Since 1966

The International Symposium of Ceramics Bechyně was founded in 1966 as the second oldest in the world, after the symposium in Gmunden, Austria. Among its founding fathers were prominent Czech ceramists Lubor Těhník, Pravoslav Rada, Jaroslav Pýcha and Václav Šerák, who joined forces with the art and craft theoretician Karel Hetteš to help them organise the event. The Symposium took place in the premises of the Secondary Art School in Bechyně, co-organised by the school’s representative Bohumil Dobiáš Jr. Works created during the Symposium and produced by authors from all around the world then became parts of collections of the Aleš South Bohemian Gallery (AJG) and The Museum of Decorative Arts in Prague (UPM). In the 1960s Central Europe, symposia were a popular type of informal gathering of artists from the politically divided world, who could for a few weeks work together intensely, experiment with new artistic techniques and share experience. Those techniques were then to be used for their subsequent artistic creation and in production; both sculptures and prototypes for ceramics were designed during the symposium.

The founding of Bechyně’s Symposium was a natural culmination of the success of Czechoslovak ceramics, which started rising to fame in the late 1950s thanks to a number of international awards (EXPO 58 in Brussels being one of them). Most of the participants of the symposia were medal-winners from the 1962 International Exhibition of Ceramics in Prague, which was renowned worldwide; among the participants were Carmen Dionyse, Kurt Ohnsorg or Karl and Ursula Schied. The symposia then further intensified the newly established contact between local Czechoslovak authors and their colleagues from the East and the West alike. Shortly after the symposium started taking place, The International Museum of Ceramics in Bechyně was founded as a part of the Aleš South Bohemian Gallery. The Museum became a platform to present the art of internationally acclaimed artists, and which was acquired from the symposia for Czechoslovak collections. After the optimistic 1960s, Czechoslovakia again became isolated after the 1968 Warsaw Pact invasion. The symposia in Bechyně though continued to invite guests not only from the Eastern Bloc, but also from Sweden, Great Britain or Canada. Maybe even thanks to that the symposia, in contrast to other similar European projects, did not disappear, but quite the contrary, it continued to be active despite a number of crises. Standing behind this great success are dozens of years of devotion and efforts by a number of ceramists and academics, such as Dagmar Tučná (UPM), Petr Svoboda or Otto Eckert, all active in the 1970s.

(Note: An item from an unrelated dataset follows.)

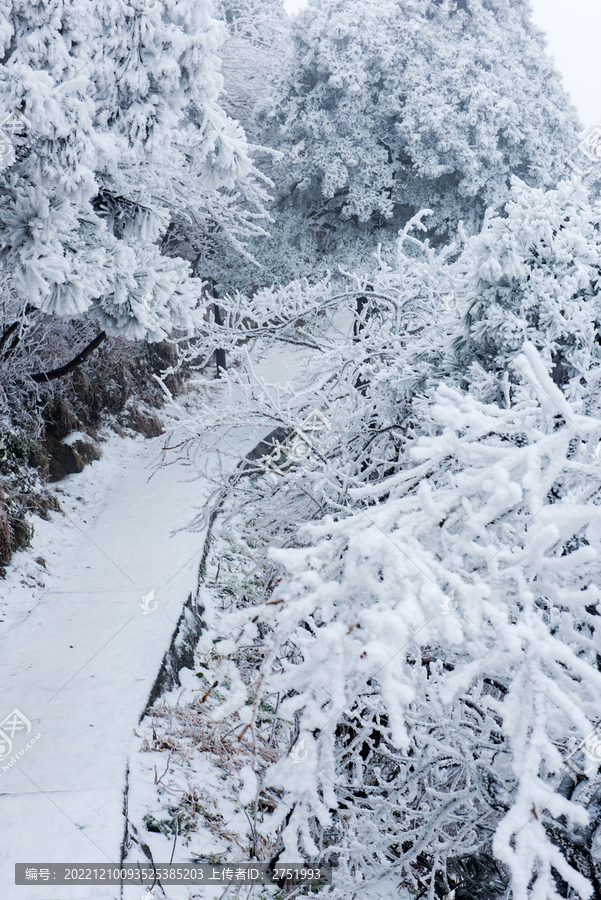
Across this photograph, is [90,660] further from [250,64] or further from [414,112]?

 One of the founding principles of the Symposium was a focus on ceramics as both objects of daily use and free sculpture. In the 1960s authors were thematically free to create as per their free will, in the collections thus one can find vases by Alena Kroupová and bowls by Tony Behnam, along with figural reliefs by Marta Taberyová, free objects by Imre Schrammel and playful exterior sculptures by Jindřiška Radová. In the 1970s and 1980s, the participants often focused on particular artistic issues such as the use of ceramics in architecture; in 1970, along with other authors, Marie Rychlíková and Děvana Mírová explored the potential of decorative walls, all as a part of the symposium academically supervised by Milena Lamarová (UPM). Soon afterwards it became possible to work with a wider variety of materials as well. During the symposium in Karlovy Vary (1971 and 1988), the artists Imrich Vanek or Heidi Manthey worked with porcelain, in Uherské Hradiště (1971) authors including Karel Nepraš explored the possibilities of working with majolica (tin-glazed pottery), and their colleagues could, additionally to Bechyně, participate on the symposia in Kunštát na Moravě (1984), Kostelec nad Černými lesy (1990), Dalovice (1994) or Louny (1994).

New era starting in the 1990s meant founding of a Community interest society to represent the symposia, and in 2002 Jiří Hlušička and Petr Macek became its managers. The organisers kept on cooperating with its founder Václav Šerák, the curator of AJF Milouš Růžička among others. The symposium, which permanently returned to Bechyně, was continuously supported by previously involved institutions; along with the long-standing cooperation with the Bechyně school represented by Jiří Novotný, it was academically supported by AJG and UPM, represented by Helena Keonigsmarková and Jana Horneková, to name a few. Along with important Czech male and female authors, such as Elżbieta Grosseová or Jindra Viková, a number of international guests took part in the Symposium, with Ray Chen or Svätopluk Mikyta among them. During the 1960s and 1970s boom, a number of symposia were founded all around the globe, some of them referring to Bechyně as their inspiration (e.g. Römhild, Germany). A majority of them still takes place nowadays, only to prove the agility of the symposium format up to this day, when the world is so much more interconnected than 50 years ago. A number of new members joined the team of organisers in 2017, with the ideas of the founders still being present: efforts to create a platform that could bring Czech and international authors opportunities to meet and work together; strengthening the position of the symposium in the global context; attempt to reflect on the subject of ceramics on the academic level, and finally, to try to engage in the wider context of contemporary art.